Other studies were also available from literature in various species (Literature, Benaglia et al. 1943 and Case et al., 1977) in dogs, rabbits and Rhesus monkeys. The other species were considered to be less appropriate due to the gastrointestinal tensioactive local irritation by which systemic effects could not be fully evaluated.

 

General assessment and conclusion

- The fact that no relevant target organ changes were seen up to highest concentration of 1% in diet for both 32 and 90 days, allows to conclude that corresponding intake of 750 mg/kg bw is NOAEL.

- Further information supporting the safety of the test substance is provided in the read across justification for the Diester category, showing that all substances in the group had a NOAEL of at least 750 mg/kg bw (justification with data matrix separately attached in Section 13).
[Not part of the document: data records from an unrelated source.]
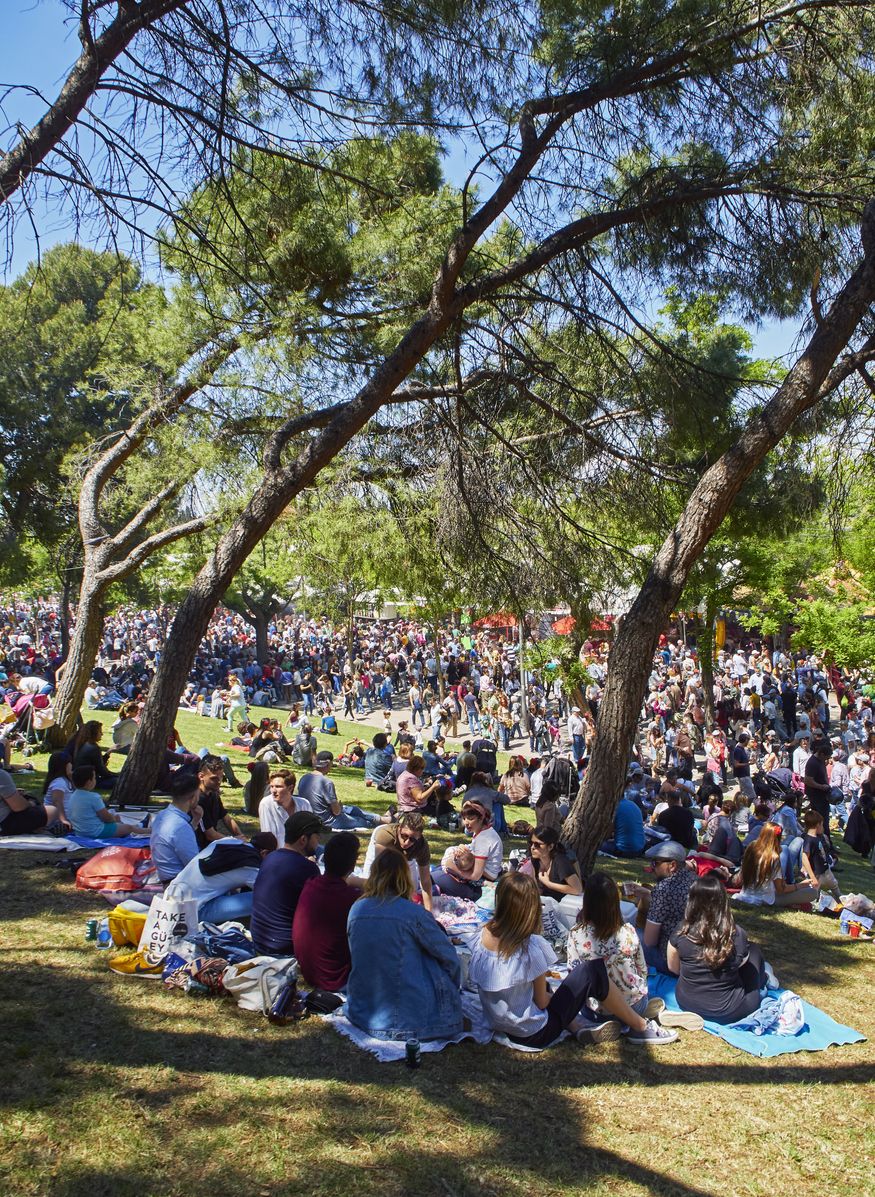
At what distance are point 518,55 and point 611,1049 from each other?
589 centimetres

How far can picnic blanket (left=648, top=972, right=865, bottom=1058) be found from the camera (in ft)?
14.9

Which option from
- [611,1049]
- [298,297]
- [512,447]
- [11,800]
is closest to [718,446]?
[512,447]

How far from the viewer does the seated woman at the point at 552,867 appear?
5.90 m

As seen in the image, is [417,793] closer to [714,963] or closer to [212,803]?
[212,803]

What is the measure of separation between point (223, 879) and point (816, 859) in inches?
208

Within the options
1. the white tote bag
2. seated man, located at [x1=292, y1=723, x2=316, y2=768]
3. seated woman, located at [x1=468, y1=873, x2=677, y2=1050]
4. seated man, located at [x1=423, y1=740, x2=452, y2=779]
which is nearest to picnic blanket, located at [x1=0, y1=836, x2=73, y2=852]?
the white tote bag

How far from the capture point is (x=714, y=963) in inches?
191

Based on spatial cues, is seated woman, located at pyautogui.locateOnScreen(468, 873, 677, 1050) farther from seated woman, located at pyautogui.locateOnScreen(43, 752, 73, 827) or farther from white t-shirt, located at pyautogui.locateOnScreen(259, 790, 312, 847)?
seated woman, located at pyautogui.locateOnScreen(43, 752, 73, 827)

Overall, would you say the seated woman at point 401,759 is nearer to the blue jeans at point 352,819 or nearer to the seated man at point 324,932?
the blue jeans at point 352,819

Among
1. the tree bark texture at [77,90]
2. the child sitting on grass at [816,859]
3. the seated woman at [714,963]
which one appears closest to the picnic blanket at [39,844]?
the seated woman at [714,963]

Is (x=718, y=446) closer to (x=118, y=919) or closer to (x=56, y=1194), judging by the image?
(x=118, y=919)

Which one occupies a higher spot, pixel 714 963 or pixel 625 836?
pixel 625 836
A new 90 -day repeated dose toxicity study in rats was requested based on ECHA Communication number CCH-D-2114321066-61-01/D. The results will be provided as soon as possible with an update of the dossier.Docusate sodium was used as read across substance for the registration of potassium 1,2-bis(2-ethylhexyloxycarbonyl)ethanesulphonate (CAS 7491-09-0). Based on information gaps in the old 90 -day study, ECHA requested a new subchronic toxicity (90 -day) study in rats by oral route. The new study with docusate sodium will be conducted for both the registrations of bothpotassium 1,2-bis(2-ethylhexyloxycarbonyl)ethanesulphonate and docusate sodium.


Justification for classification or non-classification

As there were no changes observed in the repeated dose toxicity studies up to 1% in the diet (corresponding to >750 mg act. ingr./kg bw/day), classification is not warranted according to the EC Directive (No.93/21/EEC) and CLP (No. 1272/2008 of 16 December 2008).